A Study to Evaluate the Efficacy, Safety, Tolerability, and Pharmacokinetics of SPR720 as Compared With Placebo for the Treatment of Participants With Mycobacterium Avium Complex (MAC) Pulmonary Disease

• ClinicalTrials.gov Identifier: NCT05496374
• Recruitment Status: Recruiting
• First Posted: August 11, 2022
• Last Update Posted: April 12, 2024
• Sponsor: Spero Therapeutics
• Information provided by (Responsible Party): Spero Therapeutics

Study Description

Brief Summary:

The purpose of the study is to evaluate

1. The microbiological response and clinical efficacy of SPR720 compared with placebo in participants with nontuberculous mycobacteria pulmonary disease (NTM-PD).
2. The safety and tolerability of SPR720 in a participants population with NTM- PD
3. The pharmacokinetic (PK) of SPR719, active moiety, following orally (po) administered prodrug SPR720 in a participant population with NTM-PD.

▶ Entries shown
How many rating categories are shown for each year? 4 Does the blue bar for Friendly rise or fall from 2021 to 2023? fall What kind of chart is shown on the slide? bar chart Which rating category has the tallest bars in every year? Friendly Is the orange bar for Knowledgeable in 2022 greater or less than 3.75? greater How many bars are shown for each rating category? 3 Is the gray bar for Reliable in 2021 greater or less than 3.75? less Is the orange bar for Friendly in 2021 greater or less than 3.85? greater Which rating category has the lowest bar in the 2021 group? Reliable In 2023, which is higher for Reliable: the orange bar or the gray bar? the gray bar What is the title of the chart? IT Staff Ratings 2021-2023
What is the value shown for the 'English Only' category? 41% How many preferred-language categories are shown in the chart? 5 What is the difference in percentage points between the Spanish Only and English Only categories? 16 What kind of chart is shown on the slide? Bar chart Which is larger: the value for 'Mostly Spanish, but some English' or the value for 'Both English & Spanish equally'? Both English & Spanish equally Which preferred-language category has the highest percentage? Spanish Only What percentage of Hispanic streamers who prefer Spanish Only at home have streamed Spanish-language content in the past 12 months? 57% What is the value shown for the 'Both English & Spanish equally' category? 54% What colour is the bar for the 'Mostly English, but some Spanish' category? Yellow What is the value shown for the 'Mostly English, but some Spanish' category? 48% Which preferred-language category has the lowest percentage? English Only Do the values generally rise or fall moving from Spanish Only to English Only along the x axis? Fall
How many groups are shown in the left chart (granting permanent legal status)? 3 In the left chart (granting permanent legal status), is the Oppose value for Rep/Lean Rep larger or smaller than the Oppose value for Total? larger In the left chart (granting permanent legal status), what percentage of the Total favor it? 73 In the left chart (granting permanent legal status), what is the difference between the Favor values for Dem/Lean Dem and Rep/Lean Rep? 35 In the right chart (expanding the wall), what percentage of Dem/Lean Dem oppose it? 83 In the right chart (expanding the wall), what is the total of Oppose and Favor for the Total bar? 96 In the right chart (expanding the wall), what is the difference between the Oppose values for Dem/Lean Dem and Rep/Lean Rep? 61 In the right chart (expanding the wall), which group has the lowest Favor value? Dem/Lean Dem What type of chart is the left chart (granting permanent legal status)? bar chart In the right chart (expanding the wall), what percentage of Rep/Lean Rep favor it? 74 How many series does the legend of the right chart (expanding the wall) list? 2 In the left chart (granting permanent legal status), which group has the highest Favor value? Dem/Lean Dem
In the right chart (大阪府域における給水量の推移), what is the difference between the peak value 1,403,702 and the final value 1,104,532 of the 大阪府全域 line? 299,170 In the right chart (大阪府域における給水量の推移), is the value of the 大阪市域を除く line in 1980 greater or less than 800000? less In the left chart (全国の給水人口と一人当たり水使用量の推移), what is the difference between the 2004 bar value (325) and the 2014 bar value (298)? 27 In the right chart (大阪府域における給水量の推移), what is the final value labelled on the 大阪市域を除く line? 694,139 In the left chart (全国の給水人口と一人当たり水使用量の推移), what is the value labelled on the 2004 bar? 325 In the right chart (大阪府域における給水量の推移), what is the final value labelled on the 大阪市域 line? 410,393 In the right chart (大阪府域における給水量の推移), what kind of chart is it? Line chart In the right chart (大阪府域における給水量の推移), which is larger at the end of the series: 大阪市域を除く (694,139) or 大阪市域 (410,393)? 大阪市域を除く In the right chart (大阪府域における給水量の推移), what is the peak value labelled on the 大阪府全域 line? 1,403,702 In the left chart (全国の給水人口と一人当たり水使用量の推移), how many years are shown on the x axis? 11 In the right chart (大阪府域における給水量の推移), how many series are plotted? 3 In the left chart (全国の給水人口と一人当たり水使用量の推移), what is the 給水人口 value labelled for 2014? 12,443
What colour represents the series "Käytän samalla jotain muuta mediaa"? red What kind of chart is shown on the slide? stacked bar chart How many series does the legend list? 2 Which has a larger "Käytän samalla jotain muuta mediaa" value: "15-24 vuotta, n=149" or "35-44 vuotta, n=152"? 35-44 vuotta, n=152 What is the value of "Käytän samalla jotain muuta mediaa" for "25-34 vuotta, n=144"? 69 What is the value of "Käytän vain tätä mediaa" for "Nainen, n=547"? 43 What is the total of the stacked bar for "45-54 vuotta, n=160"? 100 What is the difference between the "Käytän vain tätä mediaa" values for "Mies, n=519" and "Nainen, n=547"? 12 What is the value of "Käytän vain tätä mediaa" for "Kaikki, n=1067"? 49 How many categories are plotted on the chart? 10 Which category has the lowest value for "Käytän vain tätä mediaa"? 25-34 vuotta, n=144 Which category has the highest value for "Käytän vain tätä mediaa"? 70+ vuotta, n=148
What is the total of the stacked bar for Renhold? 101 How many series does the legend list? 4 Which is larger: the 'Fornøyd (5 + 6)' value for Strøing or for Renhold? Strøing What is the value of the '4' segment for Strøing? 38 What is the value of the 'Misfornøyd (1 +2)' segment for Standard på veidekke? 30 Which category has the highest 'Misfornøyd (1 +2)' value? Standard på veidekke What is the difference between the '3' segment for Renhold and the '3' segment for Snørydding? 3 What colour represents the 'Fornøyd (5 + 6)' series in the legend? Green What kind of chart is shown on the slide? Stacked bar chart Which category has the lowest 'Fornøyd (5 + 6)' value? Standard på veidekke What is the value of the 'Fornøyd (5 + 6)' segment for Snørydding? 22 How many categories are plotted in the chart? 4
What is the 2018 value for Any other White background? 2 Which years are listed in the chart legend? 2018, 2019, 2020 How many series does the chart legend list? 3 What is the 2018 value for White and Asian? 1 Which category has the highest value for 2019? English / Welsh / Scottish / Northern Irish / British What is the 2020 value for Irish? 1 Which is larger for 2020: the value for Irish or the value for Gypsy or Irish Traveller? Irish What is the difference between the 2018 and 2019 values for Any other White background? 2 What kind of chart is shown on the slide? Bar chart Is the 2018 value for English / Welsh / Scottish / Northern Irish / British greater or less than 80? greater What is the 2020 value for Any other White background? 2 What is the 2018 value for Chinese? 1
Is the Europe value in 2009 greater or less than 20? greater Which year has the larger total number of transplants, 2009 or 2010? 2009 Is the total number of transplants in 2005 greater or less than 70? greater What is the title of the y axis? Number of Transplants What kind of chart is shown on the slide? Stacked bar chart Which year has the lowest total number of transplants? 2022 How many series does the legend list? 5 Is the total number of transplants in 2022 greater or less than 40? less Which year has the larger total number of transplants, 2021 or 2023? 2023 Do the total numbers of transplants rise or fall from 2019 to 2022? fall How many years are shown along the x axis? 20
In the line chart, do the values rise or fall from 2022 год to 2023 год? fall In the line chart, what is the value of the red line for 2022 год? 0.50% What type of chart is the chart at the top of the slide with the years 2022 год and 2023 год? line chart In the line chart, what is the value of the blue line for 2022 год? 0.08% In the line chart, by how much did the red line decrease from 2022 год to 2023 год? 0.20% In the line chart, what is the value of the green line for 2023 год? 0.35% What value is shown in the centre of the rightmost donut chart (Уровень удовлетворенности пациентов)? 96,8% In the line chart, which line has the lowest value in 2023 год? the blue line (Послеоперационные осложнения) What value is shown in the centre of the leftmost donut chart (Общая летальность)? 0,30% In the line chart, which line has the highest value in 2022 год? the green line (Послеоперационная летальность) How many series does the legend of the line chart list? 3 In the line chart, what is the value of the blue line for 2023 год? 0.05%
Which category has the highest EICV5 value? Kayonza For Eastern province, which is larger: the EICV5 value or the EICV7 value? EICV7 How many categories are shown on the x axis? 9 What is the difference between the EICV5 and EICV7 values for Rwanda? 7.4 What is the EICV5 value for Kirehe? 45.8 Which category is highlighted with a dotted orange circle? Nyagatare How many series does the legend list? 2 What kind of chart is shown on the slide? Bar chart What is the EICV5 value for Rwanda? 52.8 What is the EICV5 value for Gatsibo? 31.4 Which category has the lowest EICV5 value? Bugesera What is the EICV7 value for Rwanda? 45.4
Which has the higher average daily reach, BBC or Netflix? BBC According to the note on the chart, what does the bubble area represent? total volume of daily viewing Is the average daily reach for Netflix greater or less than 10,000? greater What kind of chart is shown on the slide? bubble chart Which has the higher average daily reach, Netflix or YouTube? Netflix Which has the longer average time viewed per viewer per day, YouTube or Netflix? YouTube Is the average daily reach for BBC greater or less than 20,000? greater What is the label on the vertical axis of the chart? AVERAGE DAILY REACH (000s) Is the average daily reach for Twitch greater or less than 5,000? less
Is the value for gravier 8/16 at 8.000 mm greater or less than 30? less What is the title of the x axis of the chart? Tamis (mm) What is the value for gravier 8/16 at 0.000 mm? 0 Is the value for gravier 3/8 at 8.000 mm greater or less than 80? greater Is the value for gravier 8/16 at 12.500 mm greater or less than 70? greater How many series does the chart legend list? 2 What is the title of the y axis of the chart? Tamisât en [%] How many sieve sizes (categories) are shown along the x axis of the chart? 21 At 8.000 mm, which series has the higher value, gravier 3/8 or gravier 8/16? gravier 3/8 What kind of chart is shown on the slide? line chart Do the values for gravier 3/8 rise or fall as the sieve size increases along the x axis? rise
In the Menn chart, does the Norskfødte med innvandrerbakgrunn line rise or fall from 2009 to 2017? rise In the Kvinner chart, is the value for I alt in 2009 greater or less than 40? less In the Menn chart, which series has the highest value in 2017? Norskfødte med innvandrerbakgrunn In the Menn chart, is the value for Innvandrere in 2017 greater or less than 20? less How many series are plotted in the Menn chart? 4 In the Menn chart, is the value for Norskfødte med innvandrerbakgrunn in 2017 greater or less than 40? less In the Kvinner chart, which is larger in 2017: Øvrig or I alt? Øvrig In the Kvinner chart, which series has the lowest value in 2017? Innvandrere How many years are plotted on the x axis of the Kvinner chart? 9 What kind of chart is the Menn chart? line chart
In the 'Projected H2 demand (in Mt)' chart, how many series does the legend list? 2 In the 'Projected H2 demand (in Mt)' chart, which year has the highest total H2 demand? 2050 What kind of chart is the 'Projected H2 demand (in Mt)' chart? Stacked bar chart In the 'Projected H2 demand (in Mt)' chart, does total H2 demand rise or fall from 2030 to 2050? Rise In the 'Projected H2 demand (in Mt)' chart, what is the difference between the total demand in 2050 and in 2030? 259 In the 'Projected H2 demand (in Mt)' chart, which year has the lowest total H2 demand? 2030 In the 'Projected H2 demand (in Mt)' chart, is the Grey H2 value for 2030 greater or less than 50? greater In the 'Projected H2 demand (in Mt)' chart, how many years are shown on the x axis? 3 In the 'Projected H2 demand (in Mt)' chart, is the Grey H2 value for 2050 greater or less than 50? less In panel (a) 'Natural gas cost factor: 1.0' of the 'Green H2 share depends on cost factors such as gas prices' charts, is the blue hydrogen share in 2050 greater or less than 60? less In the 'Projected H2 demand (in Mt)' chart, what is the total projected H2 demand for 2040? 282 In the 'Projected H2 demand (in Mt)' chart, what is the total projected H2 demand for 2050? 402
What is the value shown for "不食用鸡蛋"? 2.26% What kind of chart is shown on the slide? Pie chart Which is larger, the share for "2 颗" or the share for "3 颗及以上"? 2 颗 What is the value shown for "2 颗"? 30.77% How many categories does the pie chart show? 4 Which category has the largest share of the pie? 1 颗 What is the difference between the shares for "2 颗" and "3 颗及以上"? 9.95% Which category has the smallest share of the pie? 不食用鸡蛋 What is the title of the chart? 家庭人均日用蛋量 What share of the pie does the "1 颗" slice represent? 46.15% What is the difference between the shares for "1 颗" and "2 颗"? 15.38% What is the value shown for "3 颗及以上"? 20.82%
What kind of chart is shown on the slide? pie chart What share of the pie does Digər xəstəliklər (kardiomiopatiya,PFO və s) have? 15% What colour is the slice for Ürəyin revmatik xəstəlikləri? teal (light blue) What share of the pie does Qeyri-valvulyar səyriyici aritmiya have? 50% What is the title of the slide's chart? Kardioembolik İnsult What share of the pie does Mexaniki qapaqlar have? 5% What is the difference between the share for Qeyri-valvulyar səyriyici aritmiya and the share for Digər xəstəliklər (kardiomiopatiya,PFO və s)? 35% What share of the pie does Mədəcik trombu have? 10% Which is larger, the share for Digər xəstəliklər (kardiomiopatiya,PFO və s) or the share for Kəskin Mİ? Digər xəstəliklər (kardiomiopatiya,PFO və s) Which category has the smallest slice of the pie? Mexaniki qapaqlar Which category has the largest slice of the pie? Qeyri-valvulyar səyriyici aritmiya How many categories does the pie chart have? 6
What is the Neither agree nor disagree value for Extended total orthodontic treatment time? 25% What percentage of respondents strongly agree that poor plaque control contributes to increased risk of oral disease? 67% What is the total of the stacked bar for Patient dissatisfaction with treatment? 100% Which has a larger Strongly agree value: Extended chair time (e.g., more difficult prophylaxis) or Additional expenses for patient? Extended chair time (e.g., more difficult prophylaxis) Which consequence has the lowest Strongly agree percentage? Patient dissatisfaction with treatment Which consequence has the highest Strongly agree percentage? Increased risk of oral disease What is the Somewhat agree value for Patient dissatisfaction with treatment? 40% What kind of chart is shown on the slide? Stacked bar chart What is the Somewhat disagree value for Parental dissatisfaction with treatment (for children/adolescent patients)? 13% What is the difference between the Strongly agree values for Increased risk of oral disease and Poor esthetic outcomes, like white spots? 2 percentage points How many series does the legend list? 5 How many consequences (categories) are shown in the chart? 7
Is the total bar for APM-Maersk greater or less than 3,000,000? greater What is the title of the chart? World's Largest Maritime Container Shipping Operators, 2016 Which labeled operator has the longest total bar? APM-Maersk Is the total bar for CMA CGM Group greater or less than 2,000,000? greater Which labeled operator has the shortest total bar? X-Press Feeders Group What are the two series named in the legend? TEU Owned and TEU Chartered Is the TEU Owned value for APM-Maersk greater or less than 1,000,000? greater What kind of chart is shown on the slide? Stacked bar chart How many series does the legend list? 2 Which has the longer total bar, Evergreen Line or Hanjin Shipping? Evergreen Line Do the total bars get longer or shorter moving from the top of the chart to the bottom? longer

▶ Activity
Summarize the trial listing in two sentences. The data here have no connection to the trial listing.

▶ Result of this task
The trial listing describes a study of SPR720 compared with placebo for participants with Mycobacterium avium complex (MAC) pulmonary disease, sponsored by Spero Therapeutics and now recruiting. It aims to evaluate the microbiological response, clinical efficacy, safety, and tolerability of SPR720 in participants with nontuberculous mycobacteria pulmonary disease (NTM-PD), as well as the pharmacokinetics of the active moiety SPR719 after the prodrug SPR720 is given orally.